▶ _DOCUMENTTEKST_:
----------

Spring naar de content
bron: anp

Een vakantiekoning mag wat kosten

Het koningshuis moet verbinden, representeren en kan een moreel kompas zijn. De vraag is of de koning en zijn vrouw dit gezien hun luxueuze levensstijl ook beseffen, schrijft Kemal Rijken in zijn boek Monarchie – Koningshuizen in Europa vanaf 1940, geschiedenis, uitdagingen en overlevingskansen. Een voorpublicatie.

Gepubliceerd op: Geplaatst in de volgende categorieën: door Kemal Rijken

De monarchie van Nederland zou de duurste in Europa zijn, zo wordt vaak beweerd. De vraag is of dit klopt, want de – meestal journalistieke – onderzoeken worden veelal anders uitgevoerd. Bovendien is het lastig vergelijken, omdat de administratie per land enorm kan verschillen en niet alle inkomsten en uitgaven openbaar zijn. Neem de beveiliging, die omwille van de veiligheid van de koningshuisleden in geen enkele monarchie volledig wordt prijsgegeven. Verder houdt de budgettaire transparantie in monarchieën vaak te wensen over: hoe de families hun eigen inkomen besteden blijft vrijwel overal geheim. 

De onderzoeken van de Belgische hoogleraar overheidsfinanciën Herman Matthijs worden door velen als betrouwbaar gezien. In zijn boek What’s the public budget cost of Monarchs and Presidents? (2020) houdt hij zoveel mogelijk rekening met de verschillende omstandigheden. Matthijs concludeert dat de Britse monarchie de duurste van Europa is. Dat een groot deel van de onkosten in Groot-Brittannië wordt betaald uit zeker vijftien procent van de baten uit de Crown Estate, betekent niet dat de belastingbetaler ‘weinig’ betaalt. Het gaat immers om geld dat normaal gesproken naar de schatkist zou vloeien. De Britse belastingbetalers vangen dus vijftien procent minder uit de Crown Estate.

----------

▶ _GEGEVENSREGELS_:
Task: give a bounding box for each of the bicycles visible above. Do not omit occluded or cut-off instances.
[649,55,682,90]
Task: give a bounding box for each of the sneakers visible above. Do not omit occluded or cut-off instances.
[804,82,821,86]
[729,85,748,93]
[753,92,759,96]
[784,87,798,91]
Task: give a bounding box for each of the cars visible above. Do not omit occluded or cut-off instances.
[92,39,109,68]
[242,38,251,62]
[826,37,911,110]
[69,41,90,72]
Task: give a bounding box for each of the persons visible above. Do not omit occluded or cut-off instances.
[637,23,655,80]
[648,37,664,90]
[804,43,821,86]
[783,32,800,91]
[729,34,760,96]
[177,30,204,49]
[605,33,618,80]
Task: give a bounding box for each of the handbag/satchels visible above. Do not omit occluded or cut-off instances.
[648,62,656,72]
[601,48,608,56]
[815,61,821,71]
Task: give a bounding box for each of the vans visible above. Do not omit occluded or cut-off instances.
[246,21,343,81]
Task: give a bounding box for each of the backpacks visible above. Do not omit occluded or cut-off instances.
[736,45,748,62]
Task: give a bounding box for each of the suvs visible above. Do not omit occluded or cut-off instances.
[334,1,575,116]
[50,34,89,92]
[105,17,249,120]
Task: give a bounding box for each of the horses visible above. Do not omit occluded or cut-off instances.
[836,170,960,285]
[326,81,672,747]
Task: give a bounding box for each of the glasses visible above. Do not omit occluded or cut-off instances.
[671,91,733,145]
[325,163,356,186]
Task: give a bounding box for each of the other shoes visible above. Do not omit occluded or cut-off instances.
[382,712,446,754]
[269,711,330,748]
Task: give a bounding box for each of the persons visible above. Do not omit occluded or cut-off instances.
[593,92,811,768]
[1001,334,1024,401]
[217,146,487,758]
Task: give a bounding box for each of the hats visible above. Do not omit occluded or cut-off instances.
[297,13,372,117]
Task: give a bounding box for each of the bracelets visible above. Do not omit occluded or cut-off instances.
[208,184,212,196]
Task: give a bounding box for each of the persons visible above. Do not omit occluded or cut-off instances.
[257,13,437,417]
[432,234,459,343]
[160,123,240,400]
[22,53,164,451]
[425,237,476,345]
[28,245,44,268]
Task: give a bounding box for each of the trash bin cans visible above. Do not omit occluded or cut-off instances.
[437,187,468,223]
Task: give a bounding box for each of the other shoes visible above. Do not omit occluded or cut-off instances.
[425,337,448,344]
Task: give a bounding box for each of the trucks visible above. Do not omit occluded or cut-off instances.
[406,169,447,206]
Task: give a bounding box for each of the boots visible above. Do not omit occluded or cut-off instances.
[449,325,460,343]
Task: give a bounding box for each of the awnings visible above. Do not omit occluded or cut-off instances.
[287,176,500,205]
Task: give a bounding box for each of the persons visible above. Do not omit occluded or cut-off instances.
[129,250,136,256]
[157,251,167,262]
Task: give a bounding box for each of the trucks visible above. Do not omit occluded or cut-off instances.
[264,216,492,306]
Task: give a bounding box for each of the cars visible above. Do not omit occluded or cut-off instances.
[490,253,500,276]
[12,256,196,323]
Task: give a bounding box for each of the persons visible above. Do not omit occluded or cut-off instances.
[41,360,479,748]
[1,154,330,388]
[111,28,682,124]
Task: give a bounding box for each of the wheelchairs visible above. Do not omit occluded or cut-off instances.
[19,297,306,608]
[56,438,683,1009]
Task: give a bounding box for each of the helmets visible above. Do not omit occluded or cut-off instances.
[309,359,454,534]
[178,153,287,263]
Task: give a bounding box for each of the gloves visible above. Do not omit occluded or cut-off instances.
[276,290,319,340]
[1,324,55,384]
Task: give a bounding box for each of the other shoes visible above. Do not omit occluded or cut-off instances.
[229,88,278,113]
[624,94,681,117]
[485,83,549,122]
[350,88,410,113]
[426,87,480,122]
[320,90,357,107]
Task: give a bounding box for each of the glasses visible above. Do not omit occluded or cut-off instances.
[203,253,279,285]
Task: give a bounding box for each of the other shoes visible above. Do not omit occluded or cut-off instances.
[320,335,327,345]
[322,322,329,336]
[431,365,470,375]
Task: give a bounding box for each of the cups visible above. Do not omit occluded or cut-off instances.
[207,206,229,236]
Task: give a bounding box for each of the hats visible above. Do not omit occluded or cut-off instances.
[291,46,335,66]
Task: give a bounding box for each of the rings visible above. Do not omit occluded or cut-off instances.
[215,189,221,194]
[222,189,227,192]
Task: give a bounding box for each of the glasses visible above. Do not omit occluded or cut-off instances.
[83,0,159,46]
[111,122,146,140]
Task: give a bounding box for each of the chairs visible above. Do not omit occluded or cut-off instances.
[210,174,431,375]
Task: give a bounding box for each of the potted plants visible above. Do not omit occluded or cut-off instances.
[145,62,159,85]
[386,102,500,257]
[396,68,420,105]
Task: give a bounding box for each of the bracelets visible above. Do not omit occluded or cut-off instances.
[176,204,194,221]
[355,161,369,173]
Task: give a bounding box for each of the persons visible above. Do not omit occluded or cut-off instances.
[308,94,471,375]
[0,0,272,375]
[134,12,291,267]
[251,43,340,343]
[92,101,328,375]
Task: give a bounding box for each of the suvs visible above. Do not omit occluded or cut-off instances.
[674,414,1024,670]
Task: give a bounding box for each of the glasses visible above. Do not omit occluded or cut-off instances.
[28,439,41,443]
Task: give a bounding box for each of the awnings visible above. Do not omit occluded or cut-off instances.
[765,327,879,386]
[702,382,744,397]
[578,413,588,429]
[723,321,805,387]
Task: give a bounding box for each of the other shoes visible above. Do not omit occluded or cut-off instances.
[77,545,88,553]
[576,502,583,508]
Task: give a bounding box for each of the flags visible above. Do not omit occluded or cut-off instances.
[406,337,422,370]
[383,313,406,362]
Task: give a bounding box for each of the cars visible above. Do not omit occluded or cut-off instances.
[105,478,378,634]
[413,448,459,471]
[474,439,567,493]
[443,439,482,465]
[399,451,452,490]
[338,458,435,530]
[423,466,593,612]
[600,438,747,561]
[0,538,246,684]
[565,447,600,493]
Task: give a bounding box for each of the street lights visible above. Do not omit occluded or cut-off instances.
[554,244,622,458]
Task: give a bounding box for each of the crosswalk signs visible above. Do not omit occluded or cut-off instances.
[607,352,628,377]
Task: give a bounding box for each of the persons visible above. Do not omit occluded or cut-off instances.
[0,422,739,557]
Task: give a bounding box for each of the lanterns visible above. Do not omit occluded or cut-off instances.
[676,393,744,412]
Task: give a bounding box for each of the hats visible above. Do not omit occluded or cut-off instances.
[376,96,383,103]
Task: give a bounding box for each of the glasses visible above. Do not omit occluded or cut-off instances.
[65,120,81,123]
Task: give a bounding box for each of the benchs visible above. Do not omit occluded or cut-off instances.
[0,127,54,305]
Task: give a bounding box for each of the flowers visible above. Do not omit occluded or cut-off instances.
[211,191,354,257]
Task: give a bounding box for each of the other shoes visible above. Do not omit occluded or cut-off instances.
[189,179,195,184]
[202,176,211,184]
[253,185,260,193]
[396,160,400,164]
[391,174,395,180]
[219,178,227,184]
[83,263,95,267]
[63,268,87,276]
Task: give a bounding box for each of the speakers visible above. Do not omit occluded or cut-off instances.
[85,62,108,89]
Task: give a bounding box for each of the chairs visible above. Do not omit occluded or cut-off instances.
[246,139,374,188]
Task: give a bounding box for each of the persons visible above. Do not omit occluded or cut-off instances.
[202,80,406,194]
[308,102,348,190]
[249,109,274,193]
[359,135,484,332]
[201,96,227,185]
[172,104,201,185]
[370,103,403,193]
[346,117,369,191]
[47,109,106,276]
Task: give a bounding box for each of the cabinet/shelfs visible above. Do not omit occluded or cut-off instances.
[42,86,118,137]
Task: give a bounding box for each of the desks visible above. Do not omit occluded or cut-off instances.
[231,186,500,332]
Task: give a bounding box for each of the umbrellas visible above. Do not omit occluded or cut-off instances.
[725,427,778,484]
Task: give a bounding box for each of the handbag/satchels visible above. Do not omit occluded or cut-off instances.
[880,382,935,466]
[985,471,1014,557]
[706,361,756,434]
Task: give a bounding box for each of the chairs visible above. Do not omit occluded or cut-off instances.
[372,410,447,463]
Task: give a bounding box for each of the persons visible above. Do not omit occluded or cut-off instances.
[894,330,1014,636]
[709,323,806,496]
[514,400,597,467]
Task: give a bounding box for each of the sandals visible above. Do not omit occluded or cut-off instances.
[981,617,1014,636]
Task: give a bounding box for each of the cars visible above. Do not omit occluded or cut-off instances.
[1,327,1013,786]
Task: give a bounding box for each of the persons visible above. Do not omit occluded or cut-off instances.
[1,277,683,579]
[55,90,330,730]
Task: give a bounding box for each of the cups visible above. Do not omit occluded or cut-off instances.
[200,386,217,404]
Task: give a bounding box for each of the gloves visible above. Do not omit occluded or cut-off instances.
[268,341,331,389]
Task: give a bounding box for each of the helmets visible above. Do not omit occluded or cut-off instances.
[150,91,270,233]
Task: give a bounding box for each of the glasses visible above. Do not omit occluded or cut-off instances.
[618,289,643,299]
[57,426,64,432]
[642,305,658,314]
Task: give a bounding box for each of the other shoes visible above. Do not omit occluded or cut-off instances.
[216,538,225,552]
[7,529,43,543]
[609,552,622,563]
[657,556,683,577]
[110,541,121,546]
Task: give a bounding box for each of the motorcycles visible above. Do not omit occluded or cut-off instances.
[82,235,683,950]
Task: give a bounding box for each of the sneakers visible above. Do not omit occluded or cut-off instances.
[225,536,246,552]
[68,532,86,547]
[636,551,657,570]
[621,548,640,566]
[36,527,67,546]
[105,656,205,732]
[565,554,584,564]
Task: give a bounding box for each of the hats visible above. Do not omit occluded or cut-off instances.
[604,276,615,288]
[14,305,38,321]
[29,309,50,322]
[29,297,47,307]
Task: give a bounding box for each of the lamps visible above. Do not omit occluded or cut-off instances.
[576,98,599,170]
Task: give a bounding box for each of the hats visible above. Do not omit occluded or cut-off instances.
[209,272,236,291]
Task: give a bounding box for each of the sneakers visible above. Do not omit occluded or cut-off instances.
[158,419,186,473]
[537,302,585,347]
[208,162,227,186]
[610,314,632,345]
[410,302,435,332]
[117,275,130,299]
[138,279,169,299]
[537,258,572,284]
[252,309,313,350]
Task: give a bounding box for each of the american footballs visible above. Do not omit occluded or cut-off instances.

----------

▶ _VEREISTE HANDELINGEN_:
1: Beantwoord de volgende vragen over de tekst over de kosten van de monarchie.
(a) Welke uitgavenpost wordt volgens de tekst in geen enkele monarchie volledig prijsgegeven?
(b) Welke monarchie is volgens de conclusie van Herman Matthijs de duurste van Europa?
(c) Uit welk deel van de baten van de Crown Estate wordt een groot deel van de Britse onkosten betaald?
2: Ga door met de tekst over de kosten van de monarchie en sluit aan op de laatste zin ervan.
De lijst vormt afzonderlijk materiaal en hoort niet bij de tekst over de kosten van de monarchie.

▶ _RESULTATEN PER TAAK_:
1:
(a) De beveiliging.
(b) De Britse monarchie.
(c) Uit zeker vijftien procent van de baten.

2:
Matthijs wijst erop dat de Spaanse en Luxemburgse monarchie het minst transparant zijn en dat hun begrotingen mogelijk veel hoger uitvallen dan dat de beschikbare cijfers laten zien. Daar waar Spanje nu onder aan zijn lijst staat, zou het wellicht in de top drie moeten staan. Ook vergelijkt Matthijs de kosten van het staatshoofd van acht Europese monarchieën met die van de republieken Frankrijk, Duitsland en Amerika. De Franse president kost het meest: 103 miljoen euro per jaar. Kanttekening: republieken zijn over het algemeen transparanter dan monarchieën over de onkosten van het staatshoofd. 

‘Duurste monarchie van Europa’ of niet: feit is dat de Oranjes gedurende het koningschap van Willem-Alexander steeds vaker vanwege geldzaken het nieuws halen. Na de inhuldiging in 2013 wordt aangekondigd dat de koning zal verhuizen naar Paleis Huis ten Bosch, de residentie van het staatshoofd. Omdat het complex veel achterstallig onderhoud kent, wordt besloten om het op te knappen. Premier Mark Rutte verkondigt dat de renovatie 35 miljoen euro kost en dat het ‘niet veel meer’ zal worden, maar uiteindelijk bedragen de kosten in totaal 63,1 miljoen euro.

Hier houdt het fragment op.